Hepatitis C Treatments
Melissa Conrad Stöppler, MD
Melissa Conrad Stöppler, MD
Melissa Conrad Stöppler, MD, is a U.S. board-certified Anatomic Pathologist with subspecialty training in the fields of Experimental and Molecular Pathology. Dr. Stöppler's educational background includes a BA with Highest Distinction from the University of Virginia and an MD from the University of North Carolina. She completed residency training in Anatomic Pathology at Georgetown University followed by subspecialty fellowship training in molecular diagnostics and experimental pathology.
At the 2012 meeting of the American Association for the Study of Liver Disease in Boston, the results of many trials of new drugs were presented that suggest that it soon may be possible to eradicate hepatitis C virus in almost all infected patients with fewer side effects from drugs and with shorter durations of treatment. The prevention of infection with hepatitis C virus ultimately will require the development of a vaccine to prevent spread of infection; however, the development of a vaccine has been difficult to realize.

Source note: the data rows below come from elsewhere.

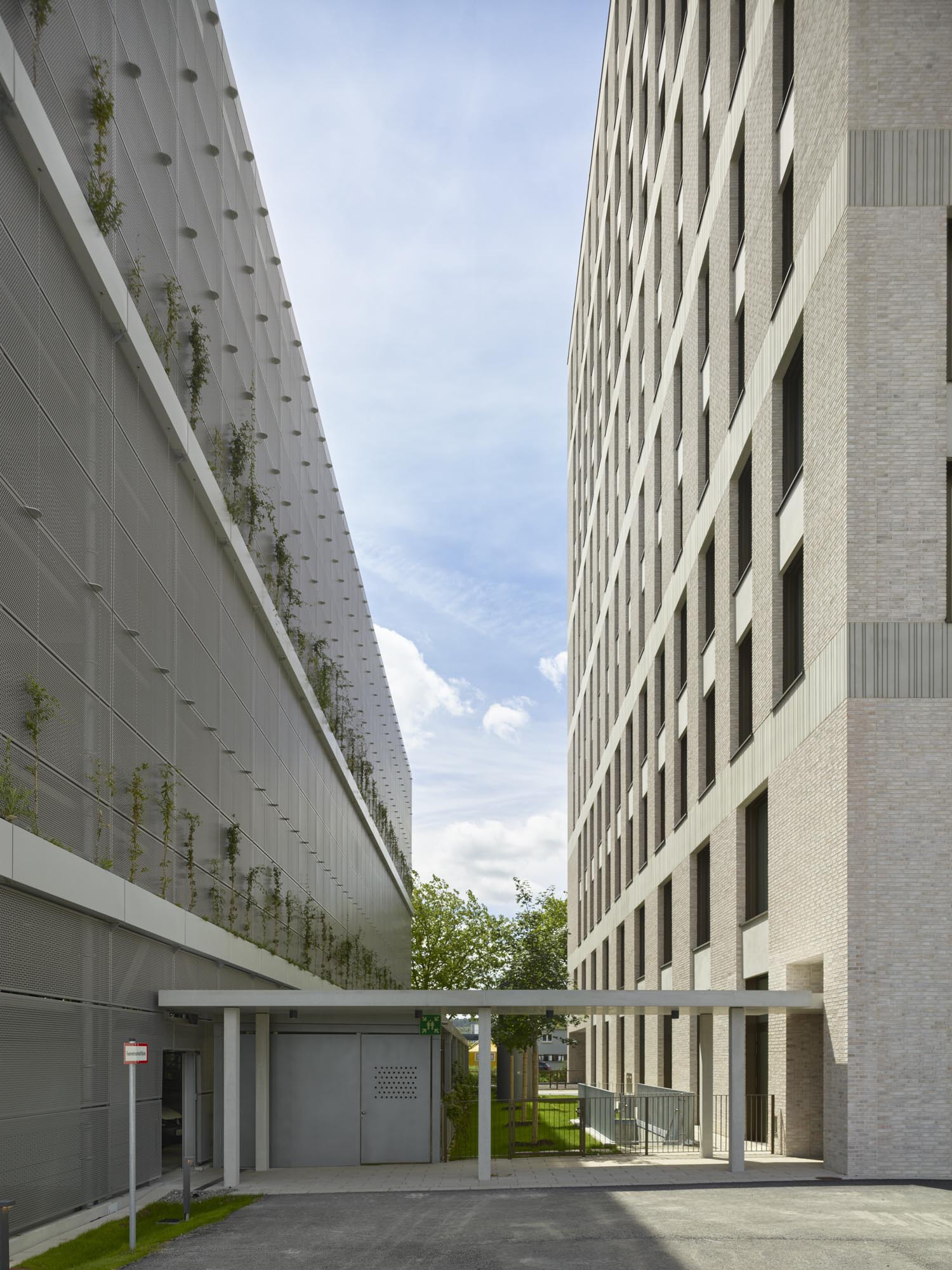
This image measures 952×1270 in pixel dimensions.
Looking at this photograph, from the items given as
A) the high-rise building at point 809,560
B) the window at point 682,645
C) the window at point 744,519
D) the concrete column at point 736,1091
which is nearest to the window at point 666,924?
the high-rise building at point 809,560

Chronic infection with hepatitis C virus is a serious problem. Hepatitis C virus will become a chronic infection in up to 85% of persons infected with the virus. Although the number of new cases of chronic infection with hepatitis C virus has decreased from a high of 200,000 to 7,000 yearly, over the past 10 to 15 years a large pool of chronically infected patients--approximately three million in the U.S.--has developed that needs treatment. Chronic infection leads to cirrhosis of the liver and ultimately to failure of the liver, liver cancer, and life-threatening gastrointestinal bleeding. At these later stages, the only effective treatment has been transplantation of the liver, and hepatitis C virus has become the leading reason for transplantation of the liver in the U.S.
Treatment of chronic hepatitis C virus until now has utilized two types of drugs in combination. One type, interferon, targets an infected person's immune system, stimulating the immune system to attack the virus. The second type of drug, ribavirin (Rebetol, Copegus), interferes with the production of the ribonucleic acid (RNA) that makes up the genetic material of hepatitis C virus. The genetic material of hepatitis C virus is responsible for taking over the infected human cells and directing the cells to produce more virus, at the same time interfering with normal function of the cells. If the genetic material cannot be reproduced, no new virus forms, and the spread of virus to other cells in the body is halted. Unfortunately, however, existing virus remains. (The patient still is infected.)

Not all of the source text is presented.